“Let me know if you have any questions, thoughts or concerns!”
My email sign-off of choice during my time in Human Resources pretty much sums up the gig. I fielded questions, thoughts and concerns of every flavor under the sun, but, in terms of volume, those related to money were second only to those related to #feelings. Usually, raise requests involved both. And because any tiny change in compensation had to go through me, I developed a bit of a second nature around what worked and what didn’t.
While the litany of advice urging you to “Just ask!” is well-intentioned, I’m here to tell you this shit is equal parts art and science. I’d also argue the binary consideration of whether to ask or not is significantly less important than the far more intricate web of how.
And also: who, what, when and why. Here’s what to ask yourself about that raise before asking anyone else for it.
Who are players in the game? Your personal feelings on the matter, while valid and fair, are only one side of the story. Examine your peers, your manager, the market and the company itself. Has the landscape shifted since your wage or salary was initially determined? Has the company grown, your value increased, the team changed? Taking on a 360-degree view of your situation and those involved will give your request a stable, informed foundation.
Don’t say: “I don’t feel adequately compensated for the work I’m doing.”
Do say: “Over the past year I’ve taken on more responsibility due to some departures on the team. Since then I’ve not only exceeded my goals but have begun mentoring more junior staff, helping the team become more efficient. I’d like my compensation to reflect that shift.”
What do you want? It can never hurt to be explicit about where you’d like to be. If you work for a medium-to-large sized company, the matter will likely leave your manager or HR representative’s hands in the form of an official request. Do some research about where your skills match up within your industry and don’t be afraid to do your part in shaping that narrative to a level of specificity you might otherwise shy away from.
Don’t say: “I feel underpaid and would like a raise.”
Do say: “I’ve researched starting salaries for someone with my skillset at similar companies and I’m about $10,000 under market.”
When will your request be best received? Every company approaches compensation in a different way. Does your company perform annual performance reviews or have a fiscal year-end? Consider discussing your pay a few months before one of those dates rolls around. If neither of those apply, pay attention to when your annual start date anniversaries come up and use those as opportunities to reflect on your growth and value. Slotting your ask within a specific context makes the case not only easier to frame up from a psychological perspective, but from a business one as well.
Don’t say: “When can I get a raise?”
Do say: “With my three-year anniversary coming up, I’d love to find some time to review my performance and compensation.”

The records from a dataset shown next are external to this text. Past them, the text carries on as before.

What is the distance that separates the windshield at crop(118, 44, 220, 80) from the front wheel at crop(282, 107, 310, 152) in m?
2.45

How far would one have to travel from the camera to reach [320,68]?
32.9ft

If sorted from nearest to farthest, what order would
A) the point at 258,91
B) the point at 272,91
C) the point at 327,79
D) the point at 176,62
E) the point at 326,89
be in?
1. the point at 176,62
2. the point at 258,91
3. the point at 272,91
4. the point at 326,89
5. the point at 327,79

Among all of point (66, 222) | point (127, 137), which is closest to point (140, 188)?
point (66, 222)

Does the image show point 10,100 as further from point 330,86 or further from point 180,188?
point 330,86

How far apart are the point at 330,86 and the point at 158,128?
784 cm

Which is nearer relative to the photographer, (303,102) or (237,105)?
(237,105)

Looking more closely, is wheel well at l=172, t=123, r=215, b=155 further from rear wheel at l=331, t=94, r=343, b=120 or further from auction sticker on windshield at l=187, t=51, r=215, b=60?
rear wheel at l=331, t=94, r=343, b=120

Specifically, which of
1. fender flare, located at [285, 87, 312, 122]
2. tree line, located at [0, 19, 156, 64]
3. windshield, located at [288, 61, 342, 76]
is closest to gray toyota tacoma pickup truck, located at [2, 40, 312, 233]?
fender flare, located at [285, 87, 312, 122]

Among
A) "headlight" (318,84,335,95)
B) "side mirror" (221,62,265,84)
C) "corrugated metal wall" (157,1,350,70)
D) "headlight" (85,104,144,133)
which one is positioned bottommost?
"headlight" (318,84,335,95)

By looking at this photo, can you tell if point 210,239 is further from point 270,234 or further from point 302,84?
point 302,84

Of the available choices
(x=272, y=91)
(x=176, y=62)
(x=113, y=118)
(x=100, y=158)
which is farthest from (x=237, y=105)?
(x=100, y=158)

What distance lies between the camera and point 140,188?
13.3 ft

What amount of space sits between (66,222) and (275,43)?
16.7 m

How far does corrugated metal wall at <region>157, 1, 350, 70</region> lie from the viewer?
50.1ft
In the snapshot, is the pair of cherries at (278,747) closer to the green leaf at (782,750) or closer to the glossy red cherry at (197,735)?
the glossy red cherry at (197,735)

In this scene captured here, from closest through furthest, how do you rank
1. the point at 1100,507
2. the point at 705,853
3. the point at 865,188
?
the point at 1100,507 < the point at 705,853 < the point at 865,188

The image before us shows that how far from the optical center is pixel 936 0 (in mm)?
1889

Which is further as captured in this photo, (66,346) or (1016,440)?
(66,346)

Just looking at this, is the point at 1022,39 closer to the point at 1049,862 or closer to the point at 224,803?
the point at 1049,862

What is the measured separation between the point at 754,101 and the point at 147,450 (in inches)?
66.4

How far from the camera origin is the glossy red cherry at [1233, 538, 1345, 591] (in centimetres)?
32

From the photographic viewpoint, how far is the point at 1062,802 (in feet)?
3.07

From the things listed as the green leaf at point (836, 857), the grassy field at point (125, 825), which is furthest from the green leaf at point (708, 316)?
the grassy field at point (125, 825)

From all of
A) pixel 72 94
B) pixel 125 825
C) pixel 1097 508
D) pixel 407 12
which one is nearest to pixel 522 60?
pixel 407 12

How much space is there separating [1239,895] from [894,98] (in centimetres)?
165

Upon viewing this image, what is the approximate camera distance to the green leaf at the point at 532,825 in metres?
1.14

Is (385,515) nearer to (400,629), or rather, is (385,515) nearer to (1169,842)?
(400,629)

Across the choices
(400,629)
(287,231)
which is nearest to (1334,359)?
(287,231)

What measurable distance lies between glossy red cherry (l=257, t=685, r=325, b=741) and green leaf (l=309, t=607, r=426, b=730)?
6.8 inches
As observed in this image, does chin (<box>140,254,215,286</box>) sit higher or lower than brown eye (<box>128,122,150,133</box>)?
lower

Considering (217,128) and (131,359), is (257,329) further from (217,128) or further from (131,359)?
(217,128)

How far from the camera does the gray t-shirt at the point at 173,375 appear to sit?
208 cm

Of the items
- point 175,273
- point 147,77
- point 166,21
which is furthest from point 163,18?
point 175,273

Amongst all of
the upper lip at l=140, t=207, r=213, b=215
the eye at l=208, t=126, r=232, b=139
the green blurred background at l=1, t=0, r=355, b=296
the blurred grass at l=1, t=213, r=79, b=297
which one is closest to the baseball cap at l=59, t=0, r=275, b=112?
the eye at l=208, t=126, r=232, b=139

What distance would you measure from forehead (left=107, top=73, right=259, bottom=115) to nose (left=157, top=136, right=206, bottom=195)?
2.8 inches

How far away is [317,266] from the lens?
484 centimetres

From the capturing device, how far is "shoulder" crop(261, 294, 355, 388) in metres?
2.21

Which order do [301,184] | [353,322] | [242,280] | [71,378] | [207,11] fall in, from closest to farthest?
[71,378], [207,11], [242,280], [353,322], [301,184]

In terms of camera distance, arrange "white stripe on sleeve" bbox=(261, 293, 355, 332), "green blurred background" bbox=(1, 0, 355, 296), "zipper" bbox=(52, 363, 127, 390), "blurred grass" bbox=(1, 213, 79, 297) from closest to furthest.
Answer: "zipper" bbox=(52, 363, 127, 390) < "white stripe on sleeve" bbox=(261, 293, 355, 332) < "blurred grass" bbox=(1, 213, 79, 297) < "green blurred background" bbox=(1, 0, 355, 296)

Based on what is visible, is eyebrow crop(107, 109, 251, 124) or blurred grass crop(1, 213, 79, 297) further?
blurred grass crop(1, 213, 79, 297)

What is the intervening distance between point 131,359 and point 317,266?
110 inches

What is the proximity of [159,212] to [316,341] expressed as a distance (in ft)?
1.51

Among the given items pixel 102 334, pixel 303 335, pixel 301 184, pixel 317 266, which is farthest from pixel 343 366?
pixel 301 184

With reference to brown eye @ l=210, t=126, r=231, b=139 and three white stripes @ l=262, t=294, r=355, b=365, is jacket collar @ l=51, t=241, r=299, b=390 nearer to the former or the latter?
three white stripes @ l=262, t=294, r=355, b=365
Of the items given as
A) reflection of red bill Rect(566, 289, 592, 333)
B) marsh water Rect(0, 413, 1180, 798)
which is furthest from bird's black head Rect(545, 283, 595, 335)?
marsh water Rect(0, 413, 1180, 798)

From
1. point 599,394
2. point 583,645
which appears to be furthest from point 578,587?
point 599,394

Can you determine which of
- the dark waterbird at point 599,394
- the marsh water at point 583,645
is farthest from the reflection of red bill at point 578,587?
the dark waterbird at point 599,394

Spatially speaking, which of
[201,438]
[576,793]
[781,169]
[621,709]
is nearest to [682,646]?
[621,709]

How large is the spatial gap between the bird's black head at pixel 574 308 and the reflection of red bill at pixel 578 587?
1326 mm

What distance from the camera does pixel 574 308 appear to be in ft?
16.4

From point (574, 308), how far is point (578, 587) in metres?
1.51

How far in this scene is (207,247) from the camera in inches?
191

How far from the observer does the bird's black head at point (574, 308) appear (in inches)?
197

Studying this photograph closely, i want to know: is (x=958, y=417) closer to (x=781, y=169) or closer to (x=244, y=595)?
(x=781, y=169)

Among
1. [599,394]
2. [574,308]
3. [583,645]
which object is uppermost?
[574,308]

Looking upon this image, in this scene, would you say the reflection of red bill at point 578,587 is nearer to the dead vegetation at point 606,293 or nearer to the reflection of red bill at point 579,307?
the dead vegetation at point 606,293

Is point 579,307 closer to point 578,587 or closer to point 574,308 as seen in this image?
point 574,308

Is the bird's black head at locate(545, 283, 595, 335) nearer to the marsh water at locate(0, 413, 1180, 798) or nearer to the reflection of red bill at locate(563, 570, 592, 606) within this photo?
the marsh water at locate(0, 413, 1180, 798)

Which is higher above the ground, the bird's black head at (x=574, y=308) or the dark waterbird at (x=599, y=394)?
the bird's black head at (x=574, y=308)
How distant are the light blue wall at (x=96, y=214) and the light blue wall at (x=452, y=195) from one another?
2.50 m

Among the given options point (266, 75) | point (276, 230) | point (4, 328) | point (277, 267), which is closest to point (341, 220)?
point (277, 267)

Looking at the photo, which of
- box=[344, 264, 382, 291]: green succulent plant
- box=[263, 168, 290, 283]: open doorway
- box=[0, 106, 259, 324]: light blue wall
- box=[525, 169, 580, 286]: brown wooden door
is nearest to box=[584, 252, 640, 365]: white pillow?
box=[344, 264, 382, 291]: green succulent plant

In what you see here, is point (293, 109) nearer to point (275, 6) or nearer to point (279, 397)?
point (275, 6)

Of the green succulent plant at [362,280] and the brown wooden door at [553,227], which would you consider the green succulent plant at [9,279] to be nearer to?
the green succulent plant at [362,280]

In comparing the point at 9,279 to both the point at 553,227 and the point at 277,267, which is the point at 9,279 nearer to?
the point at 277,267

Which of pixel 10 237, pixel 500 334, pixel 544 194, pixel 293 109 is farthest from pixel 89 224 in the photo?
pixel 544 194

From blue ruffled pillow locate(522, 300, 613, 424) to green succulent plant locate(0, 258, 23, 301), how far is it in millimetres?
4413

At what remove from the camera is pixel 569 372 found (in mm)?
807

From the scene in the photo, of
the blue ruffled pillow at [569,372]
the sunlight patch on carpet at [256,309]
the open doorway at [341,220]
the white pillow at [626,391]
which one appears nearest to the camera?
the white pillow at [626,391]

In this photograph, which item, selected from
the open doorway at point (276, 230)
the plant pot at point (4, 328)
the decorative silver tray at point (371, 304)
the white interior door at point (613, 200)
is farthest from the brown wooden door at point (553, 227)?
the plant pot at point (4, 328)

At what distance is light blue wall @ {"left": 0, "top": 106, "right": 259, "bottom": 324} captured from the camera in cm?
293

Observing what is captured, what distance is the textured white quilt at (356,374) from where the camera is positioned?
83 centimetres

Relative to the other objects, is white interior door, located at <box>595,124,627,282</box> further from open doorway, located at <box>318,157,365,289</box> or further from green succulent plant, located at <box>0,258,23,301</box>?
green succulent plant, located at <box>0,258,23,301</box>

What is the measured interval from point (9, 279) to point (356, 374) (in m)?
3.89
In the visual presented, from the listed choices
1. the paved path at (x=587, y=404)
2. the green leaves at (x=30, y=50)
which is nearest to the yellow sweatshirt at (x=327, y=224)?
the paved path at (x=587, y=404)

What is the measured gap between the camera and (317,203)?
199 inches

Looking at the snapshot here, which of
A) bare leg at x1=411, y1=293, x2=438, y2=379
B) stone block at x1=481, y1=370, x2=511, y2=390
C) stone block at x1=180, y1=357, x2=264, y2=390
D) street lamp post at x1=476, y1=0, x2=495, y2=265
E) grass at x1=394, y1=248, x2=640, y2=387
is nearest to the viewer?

Why are you asking? This is the biggy. Just because your bank account makes you cry a super poetic tear doesn’t necessarily mean you deserve a raise. If you’d like the number on your paycheck to be higher, consider why you think it should be outside of your personal context. As soul-crushing as it may feel, think of yourself as a stock. Why should anyone be investing more in you than they already are? What can you offer them that’s more tangible than your effort (which, although noble, doesn’t guarantee results)?
Don’t say: “I am working long hours and feel worn out. My salary is not high enough for this. I want a raise and, more than that, I deserve one.”
Do say: “I’ve not only taken the initiative to learn new skills that would benefit our mission, but I’ve shared them with my team in order to level-up our overall quality. I’ve also found opportunities to improve our processes and have been lucky to see these efforts put into action with great success. I’d like to discuss how we might revisit my compensation so that it’s in line with the value I’m bringing to the table.”
How can you be effectively heard? When it comes to putting your request into words, make sure to sure to sell yourself as an asset to the company. Steer clear of your personal financial situation and dig into why you have earned that raise (active!), rather than why you deserve it (passive!). And if the answer is no, don’t let that be the end of the conversation. Take it in stride and ask how you can get there in 3, 6, or 12 months.
Don’t say: “The cost of living here is crazy. I have a family. I can’t afford to live on this wage, it’s not fair.”
Do say: “After several successful projects I’ve found myself in a more senior position than what I was originally hired for. I’m excited to be contributing at a higher level but need my compensation to reflect that in order to feel you are as invested in me as I am in you.”
There’s no reason to be nervous. Unless you’re literally depositing your paychecks into your private parts (not that I know your life), the topic of your pay need not be the slightest bit taboo, especially in your place of work. The people running that show are thinking about it more than you know.
I’d wish you luck, but you won’t need it if you answer the right questions before posing the big one.